Medizinische Versorgung darf nicht vom Aufenthaltsstatus abhängen

Ein Mitarbeiter einer Aidshilfe in Baden-Württemberg zum Beispiel erzählt, er berufe sich gegenüber dem Gesundheitsamt auf den Paragrafen 19 des Infektionsschutzgesetzes. Auf diese Weise habe er Zusagen für eine medikamentöse HIV-Behandlung von Menschen ohne Aufenthaltsstatus bewirkt. In anderen Regionen jedoch scheint das schwieriger zu sein, wie Teilnehmer_innen berichten.

In Berlin wurde Ende 2018 eine Clearingstelle für Menschen ohne (ausreichende) Krankenversicherung eingerichtet. Workshopteilnehmer_innen beurteilen diese Entwicklung einerseits als positiv, kritisieren aber andererseits, dass es dort in erster Linie um eine Legalisierung gehe, etwa durch einen Asylantrag. Häufig sei dies aber nicht möglich, weil für viele Betroffene im Rahmen des Dublin-Systems andere Länder zuständig seien, erklärt eine Mitarbeiterin des Berliner Projekts Fixpunkt. Wie auch diesen Menschen eine HIV-Behandlung ermöglicht werden kann, ist eine der zentralen Fragen des Workshops.

Diskriminierung findet auch in der Wissenschaft statt

„90-90-90 ist ein schönes Ziel“, urteilt Professorin Ciann Wilson von der Wilfrid Laurier University in Kanada. Um es zu erreichen, müssten aber auch die soziokulturellen Faktoren und Mehrfachdiskriminierungen Beachtung finden. „Menschen sind nicht von selbst gefährdet. Sie werden durch bestimmte Strukturen einem größeren Risiko ausgesetzt“, betont sie.

Ciann Wilson forscht zum Thema HIV und nimmt dabei auch den Wissenschaftsbetrieb selbst in den Blick. Auffällig sei, dass aus ihrer Altersgruppe nur noch eine Schwarze Person in diesem Forschungsfeld aktiv sei: sie selbst. Auf einer anderen Ebene hingegen spielten Schwarze Menschen in der Wissenschaft eine große Rolle: als Forschungsobjekte.

Die Professorin berichtet, dass in Kanada Teilnehmer_innen für Studien zum Thema HIV und Aids über Menschenrechts- oder Frauengesundheitsorganisation sowie migrantische Vereine rekrutiert werden. Dabei handele es sich vorwiegend um Menschen aus schwächeren sozialen Verhältnissen. Wilson kritisiert, viele von ihnen wüssten nicht, dass die Teilnahme an den Studien freiwillig sei. Was sie beobachtet, bewertet die Professorin als Ausbeutung verletzlicher Menschen für eine vorwiegend weiße Wissenschaft. „Daten-Sammlung ist neuer Sklavenhandel“, betont sie.
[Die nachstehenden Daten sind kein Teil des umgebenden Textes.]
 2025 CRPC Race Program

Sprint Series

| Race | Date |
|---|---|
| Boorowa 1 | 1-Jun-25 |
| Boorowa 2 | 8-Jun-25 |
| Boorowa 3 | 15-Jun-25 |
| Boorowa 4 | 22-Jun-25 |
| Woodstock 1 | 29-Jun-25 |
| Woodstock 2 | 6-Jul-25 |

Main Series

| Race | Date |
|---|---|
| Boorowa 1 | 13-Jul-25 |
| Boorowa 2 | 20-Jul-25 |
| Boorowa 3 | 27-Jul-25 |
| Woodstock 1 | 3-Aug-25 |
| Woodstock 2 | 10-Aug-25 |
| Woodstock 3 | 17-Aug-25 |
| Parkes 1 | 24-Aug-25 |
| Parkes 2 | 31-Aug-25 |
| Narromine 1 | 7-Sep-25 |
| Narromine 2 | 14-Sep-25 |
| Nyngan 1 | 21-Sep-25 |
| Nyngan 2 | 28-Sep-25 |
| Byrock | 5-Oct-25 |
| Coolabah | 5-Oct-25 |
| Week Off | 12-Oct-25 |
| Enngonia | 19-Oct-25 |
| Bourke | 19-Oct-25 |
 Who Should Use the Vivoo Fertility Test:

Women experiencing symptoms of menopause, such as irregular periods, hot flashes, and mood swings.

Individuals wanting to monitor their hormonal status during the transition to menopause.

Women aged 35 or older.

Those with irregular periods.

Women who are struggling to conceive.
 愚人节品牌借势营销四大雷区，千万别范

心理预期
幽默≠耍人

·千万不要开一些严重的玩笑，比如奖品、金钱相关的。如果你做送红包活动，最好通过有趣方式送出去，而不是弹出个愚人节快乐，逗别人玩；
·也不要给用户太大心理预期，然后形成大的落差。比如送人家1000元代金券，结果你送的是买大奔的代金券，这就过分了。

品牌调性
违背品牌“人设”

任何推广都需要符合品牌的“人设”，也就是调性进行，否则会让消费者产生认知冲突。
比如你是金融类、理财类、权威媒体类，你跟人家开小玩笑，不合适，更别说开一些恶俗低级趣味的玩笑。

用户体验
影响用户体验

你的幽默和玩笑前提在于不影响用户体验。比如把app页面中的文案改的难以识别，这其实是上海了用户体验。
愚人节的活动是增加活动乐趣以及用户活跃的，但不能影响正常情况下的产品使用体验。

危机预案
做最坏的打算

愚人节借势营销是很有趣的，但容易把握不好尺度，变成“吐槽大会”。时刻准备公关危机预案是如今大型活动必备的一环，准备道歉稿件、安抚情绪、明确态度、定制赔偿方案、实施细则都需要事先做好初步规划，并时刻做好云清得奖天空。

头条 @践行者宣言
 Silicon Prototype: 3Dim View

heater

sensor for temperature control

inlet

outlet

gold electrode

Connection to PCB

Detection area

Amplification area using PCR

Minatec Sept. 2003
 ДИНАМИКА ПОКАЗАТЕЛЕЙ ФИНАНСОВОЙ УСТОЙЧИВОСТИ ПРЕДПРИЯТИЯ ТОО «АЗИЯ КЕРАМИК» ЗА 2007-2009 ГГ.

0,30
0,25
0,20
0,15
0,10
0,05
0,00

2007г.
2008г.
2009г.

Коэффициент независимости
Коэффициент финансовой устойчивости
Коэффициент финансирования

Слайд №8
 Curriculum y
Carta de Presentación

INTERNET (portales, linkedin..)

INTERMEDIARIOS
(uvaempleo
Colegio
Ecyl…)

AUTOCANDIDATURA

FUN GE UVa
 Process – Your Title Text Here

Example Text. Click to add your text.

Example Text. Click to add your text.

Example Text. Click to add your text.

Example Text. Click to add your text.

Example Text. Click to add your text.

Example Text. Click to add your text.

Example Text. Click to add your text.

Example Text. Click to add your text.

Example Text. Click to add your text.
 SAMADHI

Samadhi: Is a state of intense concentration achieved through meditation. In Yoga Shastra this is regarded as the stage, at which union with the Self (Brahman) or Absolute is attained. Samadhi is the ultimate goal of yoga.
Auseinandersetzung mit ausgrenzenden Strukturen

Ein weiteres Thema des Fachtags ist die Auseinandersetzung mit weißen Privilegien. Als Lösungsansatz wählen mittlerweile viele Organisationen Trainings zur Intersektionalität, denn die gängigen interkulturellen Trainings sehen viele kritisch: sie seien meist zu sehr auf die „Kultur der Anderen“ ausgerichtet und würden oft Stigmatisierung bereits stigmatisierter Communities reproduzieren. Viele Probleme hätten aber nichts mit „Kultur“, sondern mit ausgrenzenden und rassistischen Strukturen zu tun.

Manchmal kann schon ein neues Layout ein Schritt in die richtige Richtung sein

Die zeigen sich häufig schon am äußeren Erscheinungsbild: Selbstkritisch bemerken einige Teilnehmer_innen, dass die Eingangsbereiche zu ihren Beratungsstellen ein einseitiges Bild vermitteln. Viele Flyer und Broschüren richteten sich vorwiegend an homosexuelle, weiße, deutsche Männer. Als Frau oder Migrant_in fühle man sich davon nicht angesprochen, bemerkt eine Teilnehmerin.

Ein Teilnehmer aus Dortmund präsentiert als Gegenbeispiel einen Flyer, der sich vor allem an afrikanische Communities richtet. „So ein Öffnungsprozess ist in unserer Arbeit sehr wichtig “, betont er. Und so zeigt sich: Manchmal kann schon ein neues Layout ein Schritt in die richtige Richtung sein.